DOCUMENT EXTRACT.
▽

Viewing the Installation Plan

The plan can be viewed from the API via the REST endpoint. A curl example is provided below. See the REST API Authentication part of the REST API Reference section for information on how this request must be authenticated.

$ curl -v -H "Authorization: token=$(dcos config show core.dcos_acs_token)" http://<dcos_url>/service/hdfs/v1/plans/deploy

Plan Errors

The plan will display any errors that prevent installation in the errors list. The presence of any error indicates that the installation cannot progress. See the Troubleshooting section for information on resolving errors.

Quorum Journal

The first phase of the installation is the Quorum Journal phase. This phase will deploy three journal nodes to provide a Quorum Journal for the HA name service. Each step in the phase represents an individual journal node.

Name Service

The second phase of the installation is deployment of the HA name service. This phase deploys two name nodes. Needed format and bootstrap operations occur as necessary.

△

SUPPLIED DATA.

▽

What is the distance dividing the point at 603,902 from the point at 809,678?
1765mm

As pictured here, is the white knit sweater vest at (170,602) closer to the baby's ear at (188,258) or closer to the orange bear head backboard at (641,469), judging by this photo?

△

SHORT PROBLEM. Write out the installation plan notes at the top of the page again word for word, keeping every heading, sentence and the curl command unchanged.

FINAL ANSWER.
Viewing the Installation Plan

The plan can be viewed from the API via the REST endpoint. A curl example is provided below. See the REST API Authentication part of the REST API Reference section for information on how this request must be authenticated.

$ curl -v -H "Authorization: token=$(dcos config show core.dcos_acs_token)" http://<dcos_url>/service/hdfs/v1/plans/deploy

Plan Errors

The plan will display any errors that prevent installation in the errors list. The presence of any error indicates that the installation cannot progress. See the Troubleshooting section for information on resolving errors.

Quorum Journal

The first phase of the installation is the Quorum Journal phase. This phase will deploy three journal nodes to provide a Quorum Journal for the HA name service. Each step in the phase represents an individual journal node.

Name Service

The second phase of the installation is deployment of the HA name service. This phase deploys two name nodes. Needed format and bootstrap operations occur as necessary.